A Biography by Mara Taquelim
António Alonso was born in Dalatando, in Kuanza Norte (Angola) in 1960.
He lives and works just outside the village of Barão de São João, in the borough of Lagos, Algarve. From Africa, he brought the aromas of the earth and colours of the fruits - showing us that within the translucent red of a Brazilian Cherry (Pitanga) there shines a rainbow.
António Alonso's imagination was fed from childhood games on farms - where toys were made from nothing; from time and space, and fantasy unleashed in a world far from the stereotyped images of television. His return to Portugal in 1975 cut-short the glorious horizon - and adapting to his new home was difficult. He came to stay first in Coimbra.
The rich ochres and iron oxides of Africa gave way to shades of grey. Perhaps in order to hold on to the rainbow in his mind, Alonso began painting in 1978. In 1981 he headed south, in search of clarity - and found it in Barão de São João. Here, he established close contact with the longer-standing inhabitants of the village, and became part of the rural environment. His painting was perfectly hidden among the onions, cabbages and garlic… But slowly life took him further - and farther away from country life.
He began being noticed in Lagos in the year 2000. In 2005, he exhibited his paintings in the Cultural Centre of Lagos - finally revealing his "secret". The exhibition was to act as a springboard: Among a number of subsequent individual and collective exhibitions, his show "Registos" at Lisbon's Galeria Novo Século was particularly significant. In 2008, Alonso travelled to Cape Verde where he helped construct a house with the artistic community known as "Os Rabelados". Later, on another trip, this time to the East in 2009, he painted murals for the "Design Festa" gallery in Tokyo. During his most recent trip, to New York - also in 2009 - he took part in a workshop with The Art Student League.
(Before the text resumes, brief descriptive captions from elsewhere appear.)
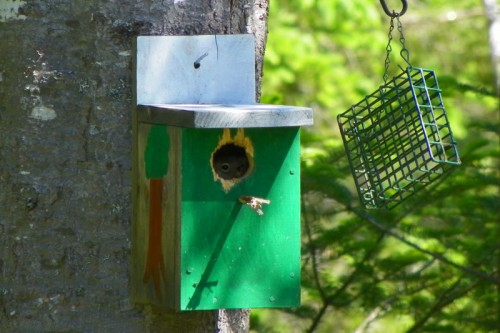 Squirrel in Bird House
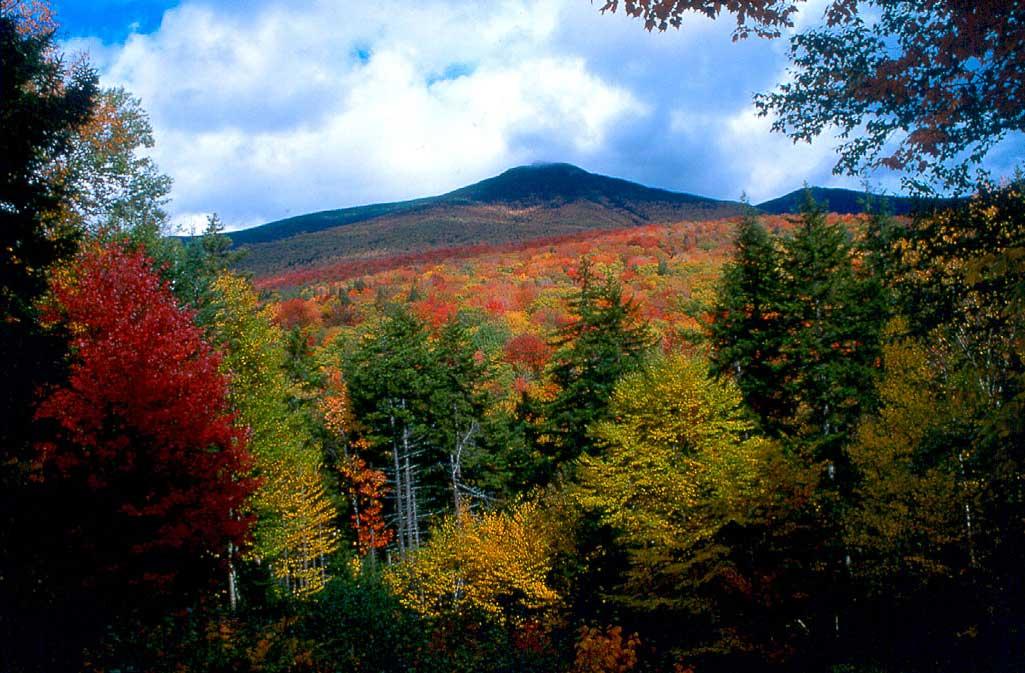 Fall Foliage by Rail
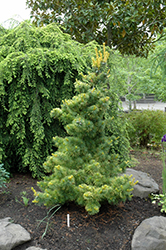 Goldilocks White Pine (Pinus parviflora 'Goldilocks') at Family Tree Nursery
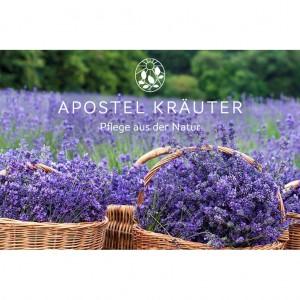 Gutschein-Lavendel
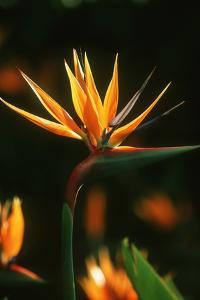Bird of Paradise Flower by Martin Harvey
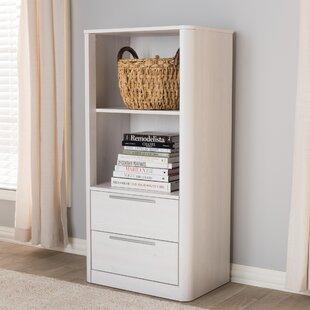 Latitude Run Plemons Standard Bookcase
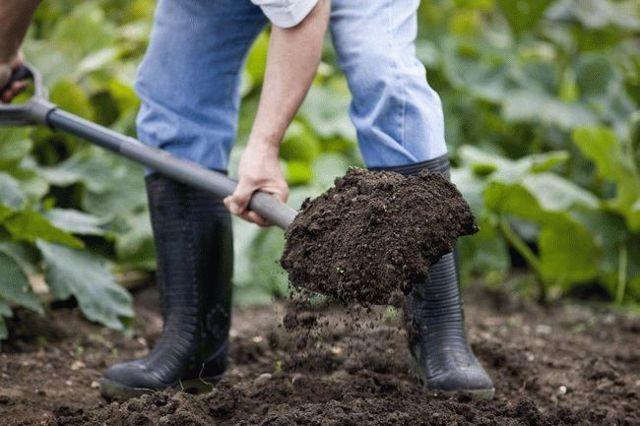 Лук Эксибишен: характеристики сорта, посадка и уход, сбор и хранение урожая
In 2010 with fragments from this experiences Alonso show “Journeys and other Africas” in Palácio da Galeria –Tavira.
He returns to New York and make a solo show in Gallery M “Extra in Harlem” and integrate the group BWAC (Brooklyn Waterfront Artists Coalicion). With his paintings, António Alonso creates his own personal hemisphere, marked with all the geographical coordinates. To achieve this, he has had to travel. As he says: "I go away, in order to return".